Exact copy required. Repeat the records, but keep the pictures out.

(Dataset excerpts)
- Opening Delimiter -

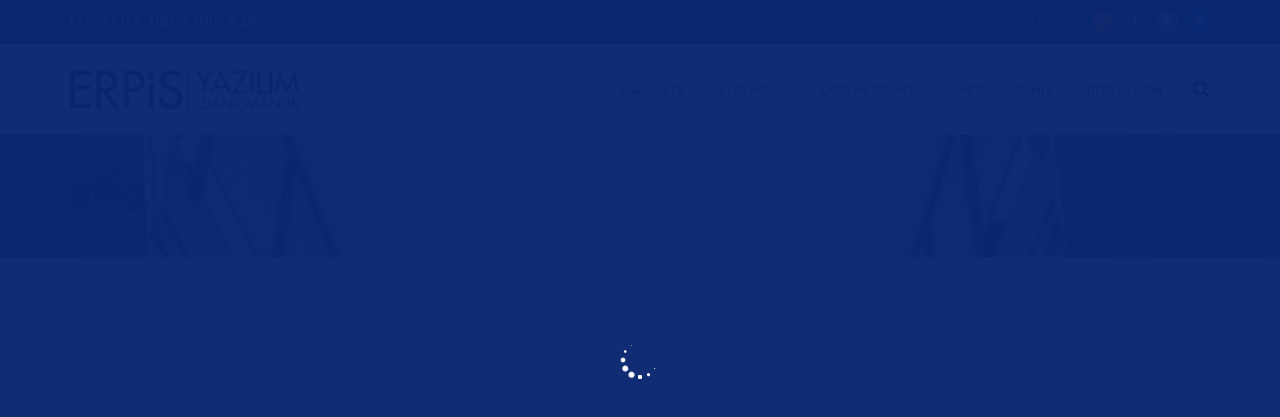

--- FILE ---
content_type: text/css
request_url: https://www.erpyazilim.com/wp-content/themes/erpis/style.css?ver=5.5.17
body_size: 72
content:
/*
Theme Name: ERPIS Yazılım
Theme URI: http://www.erpyazilim.com
Author: ERPIS Yazılım Danışmanlık
Author URI: http://www.erpyazilim.com
Description: Ağırlıklı olarak otomotiv sektörüyle çalışan şirketimiz yazılım uygulamaları konusunda nadir full entegre ve Türk mevzuatına uygun programlardan bir tanesidir Kanuni değişiklikler çok kısa sürede yerine getirilmekte ve bakım anlaşması olan firmalara ücretsizdir.
Version: 1.3.7
License: GNU General Public License v2 or later
License URI: LICENSE
Text Domain: erpyazilim
Tags: custom-background, custom-logo, custom-menu, featured-images, threaded-comments, translation-ready
*/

- Closing Delimiter -

*Exercise result*:
--- FILE ---
content_type: text/css
request_url: https://www.erpyazilim.com/wp-content/themes/erpis/style.css?ver=5.5.17
body_size: 72
content:
/*
Theme Name: ERPIS Yazılım
Theme URI: http://www.erpyazilim.com
Author: ERPIS Yazılım Danışmanlık
Author URI: http://www.erpyazilim.com
Description: Ağırlıklı olarak otomotiv sektörüyle çalışan şirketimiz yazılım uygulamaları konusunda nadir full entegre ve Türk mevzuatına uygun programlardan bir tanesidir Kanuni değişiklikler çok kısa sürede yerine getirilmekte ve bakım anlaşması olan firmalara ücretsizdir.
Version: 1.3.7
License: GNU General Public License v2 or later
License URI: LICENSE
Text Domain: erpyazilim
Tags: custom-background, custom-logo, custom-menu, featured-images, threaded-comments, translation-ready
*/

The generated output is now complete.